As Flyers color analyst Bill Clement coined it, Game 5 was the "Ville Leino Show". Leino dazzled with moves and passes that no one had seen nor thought could come from the 2nd year NHLer. Leino was acquired on February 6th from the Detroit Red Wings for rugged defenseman O.K. Tollefsen and a 2010 5th round draft pick. The insight on Leino was that he was a gifted playmaker with a variety of tricks and is very versatile. The 2008 free agent signee of Detroit tried to fight his way onto the Flyers lineup after the trade but only managed to play 13 games. Leino stepped into the lineup after injuries to Jeff Carter and Simon Gagne and although he struggled at first to provide offense, this series has thrust the young Finland native into the spotlight.

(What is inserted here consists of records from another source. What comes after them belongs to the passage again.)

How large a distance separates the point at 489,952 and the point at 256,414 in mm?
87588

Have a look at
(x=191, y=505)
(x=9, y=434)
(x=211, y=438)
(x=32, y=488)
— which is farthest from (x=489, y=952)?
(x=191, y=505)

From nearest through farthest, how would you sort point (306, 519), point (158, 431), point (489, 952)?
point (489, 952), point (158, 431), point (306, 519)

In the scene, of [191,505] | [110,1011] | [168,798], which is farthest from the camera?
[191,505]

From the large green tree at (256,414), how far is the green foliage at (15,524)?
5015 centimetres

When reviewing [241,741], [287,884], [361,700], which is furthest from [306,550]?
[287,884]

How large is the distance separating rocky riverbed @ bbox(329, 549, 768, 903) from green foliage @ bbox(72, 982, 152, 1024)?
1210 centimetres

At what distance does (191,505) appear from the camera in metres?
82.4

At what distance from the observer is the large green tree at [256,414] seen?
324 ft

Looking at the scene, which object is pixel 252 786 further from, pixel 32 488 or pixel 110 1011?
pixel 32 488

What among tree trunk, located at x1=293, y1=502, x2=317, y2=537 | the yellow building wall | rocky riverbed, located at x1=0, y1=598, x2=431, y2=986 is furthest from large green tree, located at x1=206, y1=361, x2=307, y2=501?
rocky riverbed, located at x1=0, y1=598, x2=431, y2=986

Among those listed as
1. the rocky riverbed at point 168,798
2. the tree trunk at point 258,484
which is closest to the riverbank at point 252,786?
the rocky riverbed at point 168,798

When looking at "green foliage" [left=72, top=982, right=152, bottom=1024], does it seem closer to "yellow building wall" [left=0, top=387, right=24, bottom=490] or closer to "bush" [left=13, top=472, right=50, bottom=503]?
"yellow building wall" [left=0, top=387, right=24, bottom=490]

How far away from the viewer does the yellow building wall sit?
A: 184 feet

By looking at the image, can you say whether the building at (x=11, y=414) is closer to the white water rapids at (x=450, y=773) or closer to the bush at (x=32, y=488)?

As a result of Leino's emergence, Scott Hartnell tallied for the first time since March 18th, breaking a 21 game goalless drought. Hartnell showed up for the first time in the playoffs during Game 4 with some hits to spark some energy for the Flyers but put a stamp on the series when he scored in the 2nd period and could have gotten credit for the Flyers first goal if not for the active stick of Ville Leino. Leino's goal proved to be the game winner coming just a little over 6 minutes into the game. Hartnell added a much more physical element that wasn't visible prior to this game and even drew a few penalties. Briere continued playing strong, picking up an assist and playing his best hockey as a pivot since his Buffalo days.
Don't forget the impact of Simon Gagne on this series since coming back from an ankle injury in Game 4 of the quarterfinals that kept him out until Game 4 of this series. Gagne scored twice, a powerplay tally in the 2nd period and the other on a breakaway in the 3rd period due to Dennis Wideman's turnover. Michael Leighton also provided a steady presence in net after Boucher went down, turning aside 14 shots to get the shutout. Another surprise was the addition of Andreas Nodl to the Flyers first line after an impressive effort during Game 4 that led to the promotion. Not known as a physical player, Nodl played against type to give the Flyers a spark and replaced Dan Carcillo who hadn't been performing his role well enough.
The aspect that killed the Bruins chance of even coming close in this game was the huge amount of undisciplined penalties taken at inopportune times. The biggest surprise was the mental breakdown of Bruins center Marc Savard, who twice retaliated on Flyers players after receiving a clean body check. In the second period, defenseman Kimmo Timonen laid into him near the boards so Savard came back at Timonen and not only got a stick up in the defender's face, but also threw a couple of punches. Near the end of the game, Mike Richards merely shoved Savard into the boards, leading to Savard jumping and repeatedly punching Richards while he was unaware.
Another player who resorted to dirty tactics was Steve Begin who drilled Flyers forward Claude Giroux from behind near the end of the 2nd period, which led to Giroux leaving the game and his status being unknown. Giroux was shook up on the play, laying on the ice for some time before leaving looking woozy.
A bold prediction from this contributor is that now that Michael Leighton is backstopping the Flyers and since the team has gained a lot of confidence off of these two wins, Philadelphia has a strong chance of beating the Bruins in 7 games.